Ce n'est pas tant le tremblement de terre qui a tué directement, mais le tsunami, les vagues géantes qu'il a provoquées sous la mer. Nombre d'immeubles ont résisté aux secousses de la terre. Et s'il y a eu des morts à ce stade, il faut se remémorer le précédent de Haïti, où des secousses moins violentes ont provoqué deux cent mille morts. Preuve que l'humanité a les moyens techniques, non pas d'éviter les tremblements de terre, mais d'en limiter les dégâts. Mais les constructions antisismiques, cela coûte cher. Et, en Haïti, ceux qui sont morts le sont du sous-développement du pays et de la pauvreté des hommes. Les constructions antisismiques ne suffisent cependant pas pour résister au déferlement des vagues provoquées par le tsunami. On pourrait en conclure que, malgré ses progrès scientifiques et technologiques, l'humanité est bien faible face au déchaînement des forces naturelles. Ce n'est bien sûr pas faux. L'humanité a émergé de l'histoire des espèces vivantes par sa maîtrise croissante de la nature. Mais c'est un combat incessant qui n'est pas fini et qui ne pourra jamais l'être complètement.

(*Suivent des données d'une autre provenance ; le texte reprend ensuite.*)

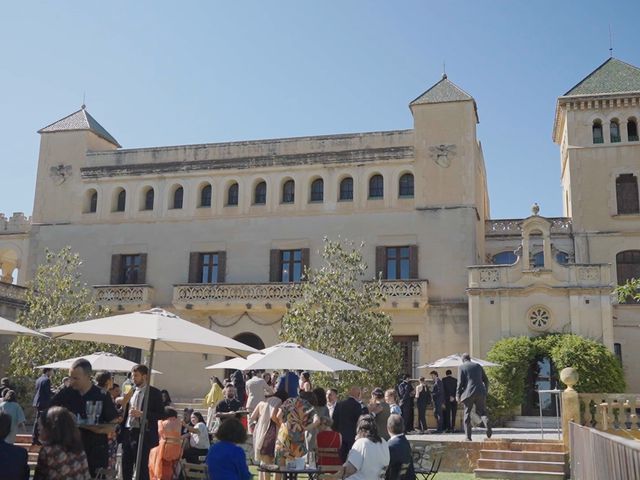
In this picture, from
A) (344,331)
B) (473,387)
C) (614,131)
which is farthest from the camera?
(614,131)

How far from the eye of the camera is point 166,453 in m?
9.37

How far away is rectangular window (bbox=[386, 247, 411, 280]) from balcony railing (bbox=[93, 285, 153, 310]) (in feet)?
33.9

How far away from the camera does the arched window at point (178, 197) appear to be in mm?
32406

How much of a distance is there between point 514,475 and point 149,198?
2294 centimetres

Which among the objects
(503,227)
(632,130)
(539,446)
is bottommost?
(539,446)

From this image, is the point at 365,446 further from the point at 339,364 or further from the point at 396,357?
the point at 396,357

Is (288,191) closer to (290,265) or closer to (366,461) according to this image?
(290,265)

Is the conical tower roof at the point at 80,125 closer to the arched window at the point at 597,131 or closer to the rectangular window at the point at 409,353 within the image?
the rectangular window at the point at 409,353

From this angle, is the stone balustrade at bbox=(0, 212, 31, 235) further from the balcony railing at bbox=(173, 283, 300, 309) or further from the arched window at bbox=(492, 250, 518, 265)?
the arched window at bbox=(492, 250, 518, 265)

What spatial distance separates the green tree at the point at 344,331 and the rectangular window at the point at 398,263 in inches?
233

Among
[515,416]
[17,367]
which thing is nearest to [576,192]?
[515,416]

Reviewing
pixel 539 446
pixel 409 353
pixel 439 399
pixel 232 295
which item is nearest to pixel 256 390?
pixel 539 446

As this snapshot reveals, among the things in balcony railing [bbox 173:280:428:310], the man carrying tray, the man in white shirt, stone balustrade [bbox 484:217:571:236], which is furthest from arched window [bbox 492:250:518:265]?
the man carrying tray

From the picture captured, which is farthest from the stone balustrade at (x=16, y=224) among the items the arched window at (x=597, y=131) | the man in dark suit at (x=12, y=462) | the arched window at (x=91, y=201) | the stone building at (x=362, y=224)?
the man in dark suit at (x=12, y=462)
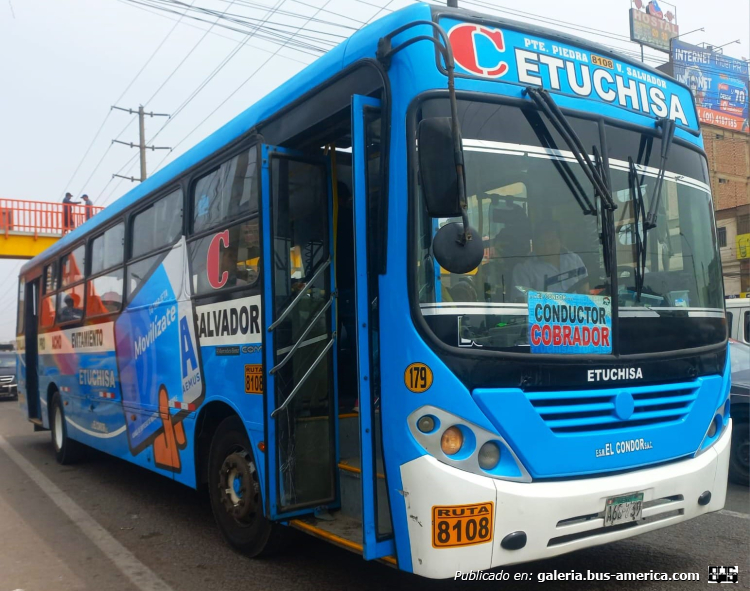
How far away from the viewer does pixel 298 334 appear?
5.04 meters

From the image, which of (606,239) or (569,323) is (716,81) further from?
(569,323)

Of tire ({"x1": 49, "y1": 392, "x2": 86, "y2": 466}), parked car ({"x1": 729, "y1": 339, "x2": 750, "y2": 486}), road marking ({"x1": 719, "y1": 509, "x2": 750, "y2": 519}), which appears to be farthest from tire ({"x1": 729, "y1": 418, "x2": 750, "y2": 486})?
tire ({"x1": 49, "y1": 392, "x2": 86, "y2": 466})

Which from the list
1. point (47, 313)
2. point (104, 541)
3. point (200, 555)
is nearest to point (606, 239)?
point (200, 555)

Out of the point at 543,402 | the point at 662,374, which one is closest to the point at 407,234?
the point at 543,402

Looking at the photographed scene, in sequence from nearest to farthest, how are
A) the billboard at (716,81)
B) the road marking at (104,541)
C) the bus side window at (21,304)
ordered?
the road marking at (104,541)
the bus side window at (21,304)
the billboard at (716,81)

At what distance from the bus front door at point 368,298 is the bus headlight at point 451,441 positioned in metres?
0.41

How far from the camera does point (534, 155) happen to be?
4145 mm

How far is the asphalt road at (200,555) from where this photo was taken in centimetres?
498

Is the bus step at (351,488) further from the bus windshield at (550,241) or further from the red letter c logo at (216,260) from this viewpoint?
the red letter c logo at (216,260)

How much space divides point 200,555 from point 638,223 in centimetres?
403

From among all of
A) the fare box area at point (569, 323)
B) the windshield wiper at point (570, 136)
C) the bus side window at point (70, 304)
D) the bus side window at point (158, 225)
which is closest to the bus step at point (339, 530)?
the fare box area at point (569, 323)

Malgré tout, même dans le combat contre le tsunami interviennent des choix qui ne sont pas que techniques, mais aussi sociaux, voire politiques.
Qui ne se souvient de la tempête Xynthia qui a ravagé les côtes de Vendée ? Le nombre de victimes ne s'explique pas seulement par le déchaînement de la mer, mais aussi par des économies faites sur la construction des digues et par des permis de construire en zones inondables pour des raisons de spéculation immobilière.
À l'heure actuelle, la menace la plus redoutée par la population japonaise vient des centrales nucléaires. Même si le gouvernement japonais et jusqu'aux ministres en France tiennent des propos rassurants, personne n'ose complètement écarter la possibilité d'une catastrophe nucléaire.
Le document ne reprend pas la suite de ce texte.